Three patterns worth stealing:

  • Description pull requests require the same review as prompt changes, not the same as comment cleanups. If your team gates system-prompt edits behind eval runs, the same gates apply to description edits. If you don't gate system-prompt edits, you have a bigger problem than this post can fix.
  • Descriptions should have owners, not just authors. Assign a team member responsible for the quality of each tool's description the way you'd assign ownership of a critical API endpoint. Rotation is fine; absence of ownership is how you get the archaeological layers.
  • Write descriptions with the full tool list in mind, not the single tool. Run the existing tool list through a "confusability" check before adding a new tool: does any current description's scope overlap with the new one? If so, both descriptions need to explicitly name each other and draw the line.

The upside of taking descriptions seriously is asymmetric. A 5.85-percentage-point lift from description work alone is more than most prompt-tuning rounds produce, and it compounds across every user interaction for the lifetime of the tool. The downside of ignoring it is a class of silent, plausible-looking failures that erode user trust in ways your dashboards can't easily measure.

Start With the Two-Hour Audit

If you ship an agent today, there is a concrete exercise worth running before the next sprint: read every tool description in your codebase, in order, out loud, as if you were the model seeing them for the first time in a context window. For each one, ask:

  • If I only had this description, would I know when not to call this tool?
  • Are there other tools in this list whose descriptions overlap with mine, and if so, do we reference each other?
  • Does every factual claim here match the current implementation?
  • What happens if the tool returns an empty result, an error, or a partial result — and does the description tell the model how to interpret each?
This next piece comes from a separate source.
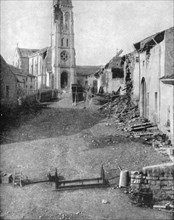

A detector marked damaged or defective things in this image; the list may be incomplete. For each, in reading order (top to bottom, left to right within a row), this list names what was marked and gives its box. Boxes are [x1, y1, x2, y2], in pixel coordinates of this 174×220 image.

Most teams find that half their descriptions fail at least two of these questions. The first pass at fixing them usually takes an afternoon and produces a larger quality improvement than whatever prompt-engineering task was originally on the sprint. The second pass, done three months later after you've learned what the production failure modes actually are, is where the real gains live. The description field is the highest-leverage prompt in your agent because you are already writing it; the only question is whether you treat it like the production artifact it has quietly become.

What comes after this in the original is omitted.